Work to be completed: Present all of the material below as a numbered list, omitting blank lines and leaving out the pictures.

— Begin Extracted entries —

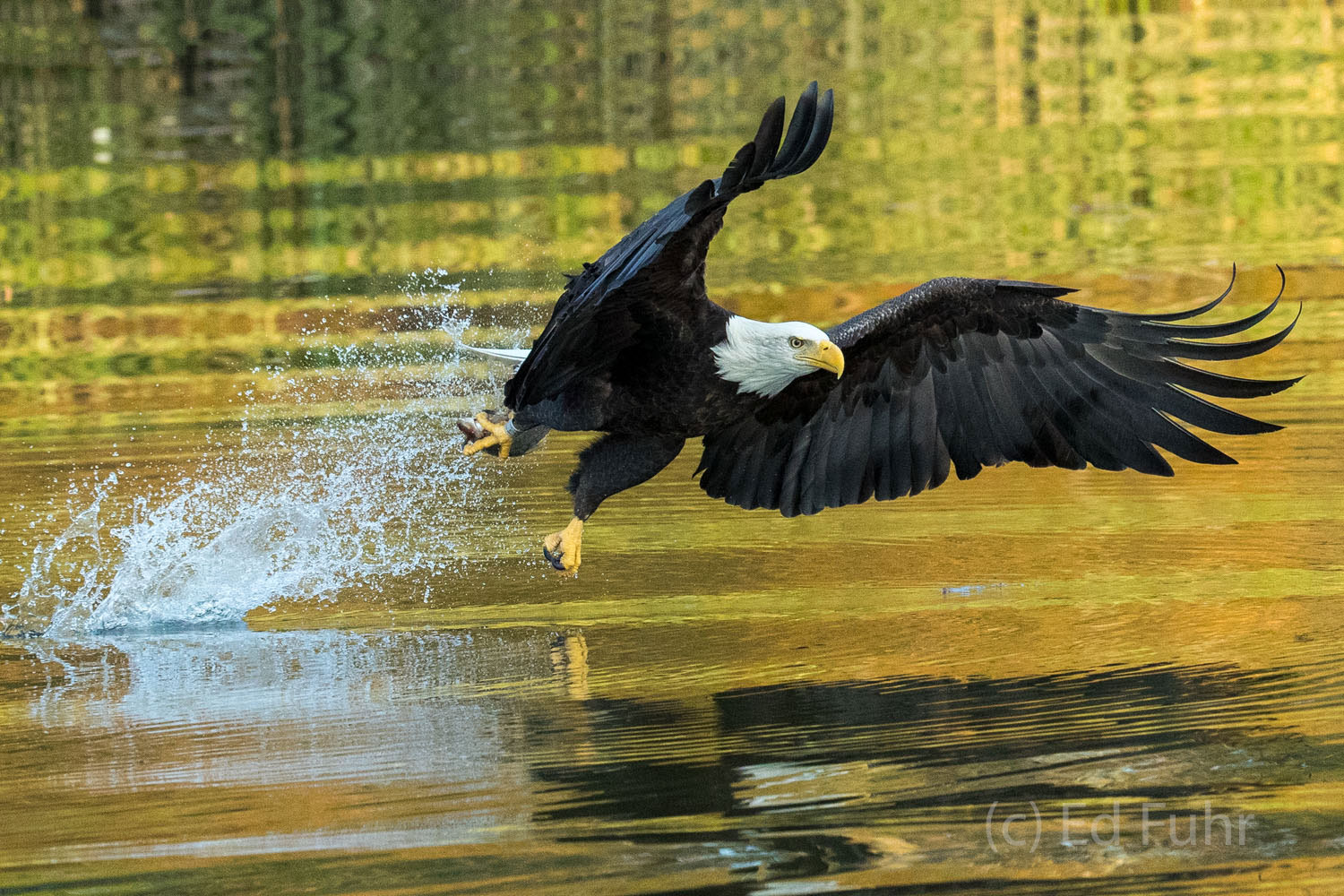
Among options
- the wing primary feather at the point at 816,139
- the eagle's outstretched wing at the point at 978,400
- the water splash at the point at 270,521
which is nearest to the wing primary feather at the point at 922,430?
the eagle's outstretched wing at the point at 978,400

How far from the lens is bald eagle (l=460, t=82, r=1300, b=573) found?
508 cm

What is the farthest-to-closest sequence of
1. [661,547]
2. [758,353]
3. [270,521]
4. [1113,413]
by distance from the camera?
[270,521] → [661,547] → [1113,413] → [758,353]

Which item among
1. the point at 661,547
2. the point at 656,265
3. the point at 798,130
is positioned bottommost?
the point at 661,547

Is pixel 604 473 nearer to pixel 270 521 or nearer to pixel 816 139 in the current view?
pixel 270 521

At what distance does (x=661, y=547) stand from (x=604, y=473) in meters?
0.86

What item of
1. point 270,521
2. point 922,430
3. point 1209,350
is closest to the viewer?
point 1209,350

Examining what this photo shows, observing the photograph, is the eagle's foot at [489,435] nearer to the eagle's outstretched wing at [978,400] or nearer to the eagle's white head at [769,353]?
the eagle's outstretched wing at [978,400]

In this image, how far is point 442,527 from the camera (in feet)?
22.4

— End Extracted entries —

Response to the task:
1. Among options
2. - the wing primary feather at the point at 816,139
3. - the eagle's outstretched wing at the point at 978,400
4. - the water splash at the point at 270,521
5. which is nearest to the wing primary feather at the point at 922,430?
6. the eagle's outstretched wing at the point at 978,400
7. How far from the lens is bald eagle (l=460, t=82, r=1300, b=573) found?
8. 508 cm
9. What is the farthest-to-closest sequence of
10. 1. [661,547]
11. 2. [758,353]
12. 3. [270,521]
13. 4. [1113,413]
14. by distance from the camera?
15. [270,521] → [661,547] → [1113,413] → [758,353]
16. Which item among
17. 1. the point at 661,547
18. 2. the point at 656,265
19. 3. the point at 798,130
20. is positioned bottommost?
21. the point at 661,547
22. Is pixel 604 473 nearer to pixel 270 521 or nearer to pixel 816 139 in the current view?
23. pixel 270 521
24. At what distance does (x=661, y=547) stand from (x=604, y=473) in meters?
25. 0.86
26. What item of
27. 1. point 270,521
28. 2. point 922,430
29. 3. point 1209,350
30. is closest to the viewer?
31. point 1209,350
32. Examining what this photo shows, observing the photograph, is the eagle's foot at [489,435] nearer to the eagle's outstretched wing at [978,400] or nearer to the eagle's white head at [769,353]?
33. the eagle's outstretched wing at [978,400]
34. In this image, how far is point 442,527 from the camera (in feet)?
35. 22.4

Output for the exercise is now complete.